# 読解本文:

┌────────

平成26年司法試験予備試験論文式行政法参考答案

第1.設問1

1.不許可処分の実体的要件

(1) 占用許可申請を拒否する処分と理解する場合

 占用不許可処分をするためには、新たな申請を拒否するための要件を充足すれば足りる。

(2) 占用許可の撤回処分と理解する場合

 占用不許可処分をするためには、授益的行為(行手法2条3号)を撤回するための要件を充足する必要がある。
 授益的行為の撤回をするためには、相手方の信頼保護の観点から、原則として相手方の同意又は帰責事由を要する。それ以外の場合でも、高度の公益性があるときは撤回が許される余地があるが、その場合には相手方の不利益に対する相当の補償を要する。
 本件で、占用許可の相手方であるCの同意はない。また、撤回の必要性は本件事業の構想によるから、Cの帰責事由によって生じたものではない。もっとも、本件事業に上記高度の公益性があると認められる余地はある。
 以上から、本件不許可処分は、撤回の要件を欠く違法なものであるか、仮に適法であるとしても、Cは相当の補償を受けることができる。従って、Cにとって利点がある。

2.不許可処分の手続的要件

(1) 占用許可申請を拒否する処分と理解する場合

 原則として理由の提示が必要である(行手法8条1項)。

└────────

# 提供資料:
┌────────

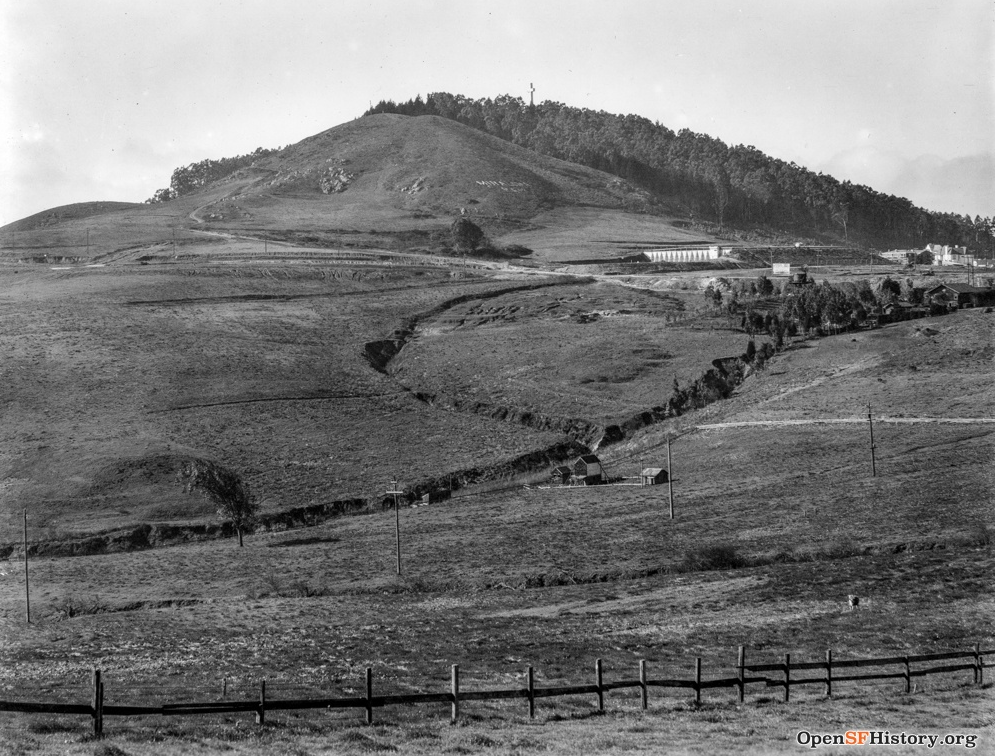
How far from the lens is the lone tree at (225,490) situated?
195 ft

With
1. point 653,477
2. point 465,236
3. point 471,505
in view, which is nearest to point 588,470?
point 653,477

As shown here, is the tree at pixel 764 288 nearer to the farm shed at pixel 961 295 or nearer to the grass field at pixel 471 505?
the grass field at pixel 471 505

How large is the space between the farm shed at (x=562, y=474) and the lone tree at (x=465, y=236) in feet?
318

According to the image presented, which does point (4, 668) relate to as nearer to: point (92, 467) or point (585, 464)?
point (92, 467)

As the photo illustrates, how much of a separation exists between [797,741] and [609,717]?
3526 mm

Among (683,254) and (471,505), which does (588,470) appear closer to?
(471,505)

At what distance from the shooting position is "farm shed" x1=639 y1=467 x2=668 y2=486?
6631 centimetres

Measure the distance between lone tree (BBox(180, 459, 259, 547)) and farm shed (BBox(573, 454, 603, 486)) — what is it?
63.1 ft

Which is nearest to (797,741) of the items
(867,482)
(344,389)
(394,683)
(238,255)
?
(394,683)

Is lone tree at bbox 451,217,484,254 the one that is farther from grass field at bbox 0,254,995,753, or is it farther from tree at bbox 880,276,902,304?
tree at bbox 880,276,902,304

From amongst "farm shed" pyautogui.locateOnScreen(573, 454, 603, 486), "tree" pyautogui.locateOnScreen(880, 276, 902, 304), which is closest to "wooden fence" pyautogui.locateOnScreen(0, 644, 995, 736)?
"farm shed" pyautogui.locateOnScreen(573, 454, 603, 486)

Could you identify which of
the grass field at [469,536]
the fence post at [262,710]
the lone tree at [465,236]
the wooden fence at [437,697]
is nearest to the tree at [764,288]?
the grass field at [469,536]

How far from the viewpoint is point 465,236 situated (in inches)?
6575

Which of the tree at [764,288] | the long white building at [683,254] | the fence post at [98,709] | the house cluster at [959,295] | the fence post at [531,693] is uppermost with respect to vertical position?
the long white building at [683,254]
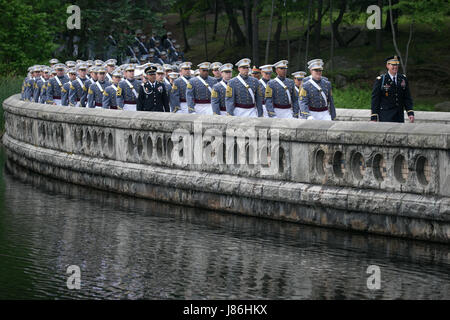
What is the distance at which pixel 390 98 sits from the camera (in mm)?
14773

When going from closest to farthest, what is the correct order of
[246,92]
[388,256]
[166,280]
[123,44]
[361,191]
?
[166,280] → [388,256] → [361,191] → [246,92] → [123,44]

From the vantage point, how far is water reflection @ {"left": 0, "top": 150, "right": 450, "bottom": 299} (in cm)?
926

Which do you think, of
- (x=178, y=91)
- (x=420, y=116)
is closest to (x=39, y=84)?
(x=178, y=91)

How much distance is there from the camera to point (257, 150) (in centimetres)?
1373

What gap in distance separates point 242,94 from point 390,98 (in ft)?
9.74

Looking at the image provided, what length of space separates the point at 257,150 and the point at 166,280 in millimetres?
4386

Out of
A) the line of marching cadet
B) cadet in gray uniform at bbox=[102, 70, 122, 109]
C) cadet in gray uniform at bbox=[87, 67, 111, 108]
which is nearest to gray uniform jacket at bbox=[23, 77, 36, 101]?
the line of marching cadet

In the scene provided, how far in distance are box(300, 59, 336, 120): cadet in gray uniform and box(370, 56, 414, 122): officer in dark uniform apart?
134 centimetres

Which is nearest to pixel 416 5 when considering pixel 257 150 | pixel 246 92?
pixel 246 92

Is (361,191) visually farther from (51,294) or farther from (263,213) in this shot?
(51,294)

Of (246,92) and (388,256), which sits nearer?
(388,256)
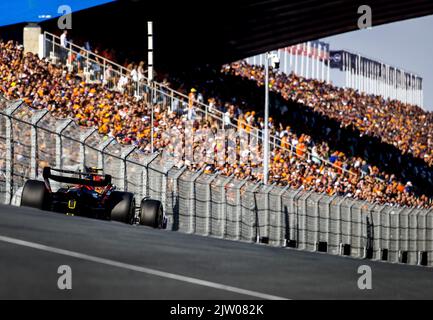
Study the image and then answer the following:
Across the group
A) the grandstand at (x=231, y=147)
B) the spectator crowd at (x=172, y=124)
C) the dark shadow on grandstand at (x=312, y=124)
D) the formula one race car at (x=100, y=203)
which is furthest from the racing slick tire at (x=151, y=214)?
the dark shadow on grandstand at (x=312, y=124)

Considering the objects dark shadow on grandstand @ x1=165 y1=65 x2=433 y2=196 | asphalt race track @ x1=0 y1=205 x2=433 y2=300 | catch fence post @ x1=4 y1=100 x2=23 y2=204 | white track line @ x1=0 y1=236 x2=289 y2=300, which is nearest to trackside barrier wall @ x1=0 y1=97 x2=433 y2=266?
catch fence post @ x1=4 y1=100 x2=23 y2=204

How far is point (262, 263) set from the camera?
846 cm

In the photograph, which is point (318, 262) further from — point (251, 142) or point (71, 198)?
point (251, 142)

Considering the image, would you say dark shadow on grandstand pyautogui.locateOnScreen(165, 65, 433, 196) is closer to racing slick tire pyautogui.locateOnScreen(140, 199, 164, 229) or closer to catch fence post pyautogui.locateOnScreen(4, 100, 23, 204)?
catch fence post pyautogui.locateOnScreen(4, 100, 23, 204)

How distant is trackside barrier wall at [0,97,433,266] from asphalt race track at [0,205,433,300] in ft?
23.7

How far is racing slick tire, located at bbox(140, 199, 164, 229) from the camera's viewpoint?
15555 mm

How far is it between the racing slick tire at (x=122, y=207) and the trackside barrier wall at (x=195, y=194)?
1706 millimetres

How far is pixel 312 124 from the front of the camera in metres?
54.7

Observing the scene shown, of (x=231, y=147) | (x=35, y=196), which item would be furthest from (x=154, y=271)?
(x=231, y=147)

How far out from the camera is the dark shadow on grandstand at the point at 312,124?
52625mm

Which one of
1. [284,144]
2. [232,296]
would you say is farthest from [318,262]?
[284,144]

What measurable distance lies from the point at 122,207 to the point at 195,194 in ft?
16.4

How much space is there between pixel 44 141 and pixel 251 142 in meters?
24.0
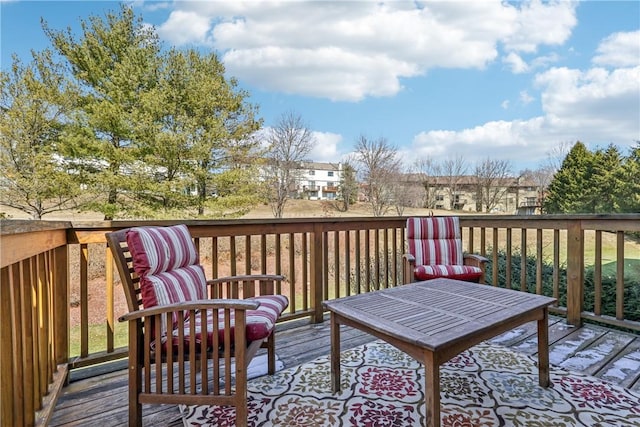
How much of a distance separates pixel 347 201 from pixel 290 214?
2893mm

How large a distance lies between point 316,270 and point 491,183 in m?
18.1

└────────

# 取り組む課題:
- A) 行政法の参考答案のうち、「平成26年司法試験予備試験論文式行政法参考答案」から「の要件を充足する必要がある。」までを一字一句違えずに書き写してください。
- B) 行政法の参考答案について、示されている最後の文の後に続く文章を書いてください。

# 最終解答:
- A)
平成26年司法試験予備試験論文式行政法参考答案

第1.設問1

1.不許可処分の実体的要件

(1) 占用許可申請を拒否する処分と理解する場合

 占用不許可処分をするためには、新たな申請を拒否するための要件を充足すれば足りる。

(2) 占用許可の撤回処分と理解する場合

 占用不許可処分をするためには、授益的行為(行手法2条3号)を撤回するための要件を充足する必要がある。

- B)
(2) 占用許可の撤回処分と理解する場合

 撤回は不利益処分(同法2条4号柱書)であるから、理由の提示(同法14条1項)に加えて、聴聞の手続を要する(13条1項1号イ)。聴聞の機会がある点において、Cにとって利点がある。

3.提起すべき訴訟

(1) 占用許可申請を拒否する処分と理解する場合

 占用許可処分の申請型義務付けの訴え(同法3条6項2号、37条の3第1項2号)に加えて、占用不許可処分の取消しの訴え(行訴法3条2項)を併合提起する必要がある(同法37条の3第3項2号)。

(2) 占用許可の撤回処分と理解する場合

 占用不許可処分の取消しの訴えのみを提起すれば足りる。併合提起を要しない点で、Cにとって利点がある。

第2.設問2

1.小問(1)

(1) 地方自治法238条の4第7項は、行政財産が本来的に公用又は公共用に供される財産であり(同法238条4項)、性質上私人の自由な目的外利用は認められないとする趣旨から、当該行政財産の用途又は目的を妨げる利用については許可をすることはできないものとし、その用途又は目的を妨げない場合であっても、許可をしない余地を認めている(「することができる」)。

(2) これに対し、法39条2項は、漁港の区域内の公共空地の利用につき、漁港の保全に著しく支障を与える場合等以外の場合に、許可をしない余地を認めない(「しなければならない」)。これは、漁港の区域内の公共空地については、法の目的を促進する利用(以下「目的内利用」という。)を広く認めるべきであるとする立法政策に基づき、地方自治法238条の4第7項が広く許容する効果裁量を羈束する趣旨の特別の規定である。

(3) 以上のように、地方自治法238条の4第7項の基準に従って判断する法律論は、A県知事の効果裁量を羈束されないという点で、A県側に利点がある。

2.小問(2)

(1) 法39条2項又は地方自治法238条の4第7項の基準によって判断するためには、本件不許可処分が撤回ではなく、申請拒否処分であることを要する。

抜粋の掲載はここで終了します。